Niedawne odrzucenie przez Parlament Europejski projektu zakładającego, że już na etapie poszukiwań gazu z łupków konieczne będzie wykonanie pełnej oceny oddziaływania takiego projektu na środowisko, wiceminister uważa za krok w dobrym kierunku. Pozwoli to podtrzymać lepszą atmosferę wokół tematu gazu łupkowego w UE. – Jednym z moich zadań musi być zacieśnienie kontaktów z polskimi europarlamentarzystami, którzy bardzo aktywnie zajmują się sprawami gazu łupkowego – tłumaczy Brodziński.

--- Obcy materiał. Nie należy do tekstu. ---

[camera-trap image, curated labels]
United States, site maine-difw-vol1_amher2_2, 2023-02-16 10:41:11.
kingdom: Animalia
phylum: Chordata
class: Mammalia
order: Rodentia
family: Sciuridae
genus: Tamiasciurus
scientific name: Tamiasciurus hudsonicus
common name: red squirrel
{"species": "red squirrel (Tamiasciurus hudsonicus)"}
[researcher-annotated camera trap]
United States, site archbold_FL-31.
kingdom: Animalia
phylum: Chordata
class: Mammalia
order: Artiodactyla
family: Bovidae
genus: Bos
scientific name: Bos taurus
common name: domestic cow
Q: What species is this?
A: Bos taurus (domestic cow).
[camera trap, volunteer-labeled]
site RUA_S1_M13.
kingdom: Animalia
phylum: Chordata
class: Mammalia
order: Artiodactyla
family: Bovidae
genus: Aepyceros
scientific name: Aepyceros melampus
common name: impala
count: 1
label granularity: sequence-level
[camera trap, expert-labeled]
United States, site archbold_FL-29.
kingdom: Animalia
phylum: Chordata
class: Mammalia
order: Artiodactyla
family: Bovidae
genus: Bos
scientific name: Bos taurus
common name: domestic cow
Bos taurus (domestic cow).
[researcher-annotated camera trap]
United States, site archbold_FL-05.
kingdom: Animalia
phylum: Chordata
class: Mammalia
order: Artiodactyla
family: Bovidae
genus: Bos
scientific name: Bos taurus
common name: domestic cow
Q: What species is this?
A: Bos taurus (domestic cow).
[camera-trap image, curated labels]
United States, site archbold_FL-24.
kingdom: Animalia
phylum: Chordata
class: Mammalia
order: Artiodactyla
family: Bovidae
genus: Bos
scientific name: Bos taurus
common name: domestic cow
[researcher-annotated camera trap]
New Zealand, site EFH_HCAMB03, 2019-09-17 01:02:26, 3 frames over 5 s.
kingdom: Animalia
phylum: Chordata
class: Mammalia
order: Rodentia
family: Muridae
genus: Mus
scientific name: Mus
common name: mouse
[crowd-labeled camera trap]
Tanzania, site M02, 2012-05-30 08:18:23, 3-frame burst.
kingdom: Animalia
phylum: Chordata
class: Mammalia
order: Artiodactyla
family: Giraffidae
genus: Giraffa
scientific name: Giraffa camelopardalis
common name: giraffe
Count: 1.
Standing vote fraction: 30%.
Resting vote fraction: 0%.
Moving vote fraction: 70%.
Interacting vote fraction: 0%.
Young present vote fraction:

Chce również częściej kontaktować się z koncesjonariuszami, którzy poszukują gazu w polskich łupkach. O zintensyfikowanie kontaktów te firmy zabiegały już wcześniej.
– Przez wiele lat byłem sekretarzem generalnym Światowego Kongresu Górniczego, nie mam kłopotów z kontaktowaniem się ze stroną biznesową, choć oczywiście mam świadomość, że zawsze mieści się w tych kontaktach element lobbingu – mówi nowy wiceminister.